Now reports are coming out that the ACLU may do a little internal language policing of its own. Agape Press reports that the ACLU is developing new guidelines that would restrict its own officials from publicly criticizing disagreements within the organization. The new policies stem from recent squabbles that took place between Kaminer and ACLU executive director Anthony Romero. During a meeting, Romero asked her and fellow board member Michael Meyers to step outside, after which he verbally chastised them.
Bendict is dead-on
Just think if word got out about Pope Benedict telling dissenters to step outside and then chastising them later. Imagine the deluge of coverage that would get!

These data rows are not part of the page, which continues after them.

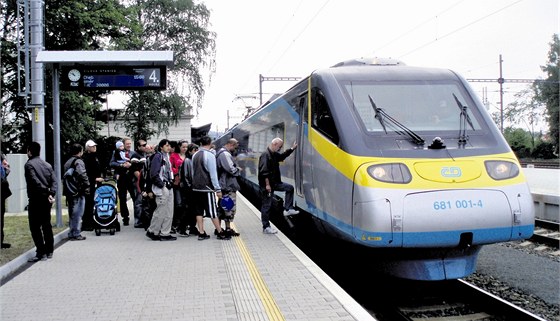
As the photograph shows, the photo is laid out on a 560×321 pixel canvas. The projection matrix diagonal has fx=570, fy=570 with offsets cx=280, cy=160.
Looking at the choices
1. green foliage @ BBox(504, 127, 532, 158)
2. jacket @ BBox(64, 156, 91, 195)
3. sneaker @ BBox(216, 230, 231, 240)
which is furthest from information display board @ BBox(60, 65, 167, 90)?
green foliage @ BBox(504, 127, 532, 158)

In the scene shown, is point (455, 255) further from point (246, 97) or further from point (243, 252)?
point (246, 97)

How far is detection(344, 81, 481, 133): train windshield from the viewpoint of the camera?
7.10 metres

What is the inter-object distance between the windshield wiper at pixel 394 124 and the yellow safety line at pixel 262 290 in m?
2.35

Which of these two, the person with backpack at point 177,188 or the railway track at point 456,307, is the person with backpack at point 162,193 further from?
the railway track at point 456,307

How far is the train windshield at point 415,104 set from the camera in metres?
7.10

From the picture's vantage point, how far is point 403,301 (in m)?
6.79

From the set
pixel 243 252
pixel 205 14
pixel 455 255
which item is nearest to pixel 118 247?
pixel 243 252

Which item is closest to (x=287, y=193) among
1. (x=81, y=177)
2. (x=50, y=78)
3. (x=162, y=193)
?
(x=162, y=193)

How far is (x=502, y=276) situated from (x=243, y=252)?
149 inches

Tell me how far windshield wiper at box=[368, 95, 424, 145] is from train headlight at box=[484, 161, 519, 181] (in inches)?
31.8

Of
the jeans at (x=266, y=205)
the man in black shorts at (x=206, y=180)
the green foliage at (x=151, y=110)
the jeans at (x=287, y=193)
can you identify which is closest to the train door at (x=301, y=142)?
the jeans at (x=287, y=193)

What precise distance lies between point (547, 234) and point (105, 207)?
352 inches

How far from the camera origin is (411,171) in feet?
20.6

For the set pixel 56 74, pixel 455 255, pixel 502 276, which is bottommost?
pixel 502 276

We would never hear the end of Cardinal Ratzinger’s history of “suppressing debate” and “silencing dissent” and all this other rigmarole. As it turns out Pope Benedict has listened far more charitably to other people’s ideas and been more pastoral than anyone in the mainstream press anticipated, far from the foaming fuming rabid rottweiler we were told to expect. And on the other hand you’ve got the executive director of the ACLU chewing out the two people in the room who have the smidgen of intellectual honesty necessary to point out the blatant hypocrisy of their organization’s endorsements. The more we see of the goings on in the meeting rooms of those who support abortion to the exclusion even of rights like free _expression, the more Pope Benedict’s characterization of the “dictatorship of relativism” proves dead-on.
I think somebody, maybe one of the reps from South Dakota, should introduce a counter-bill, entitled the “Stop False Accusations of Pregnancy Help Centers Act.” I wonder if the Anti-Christian Liberties Union would back that?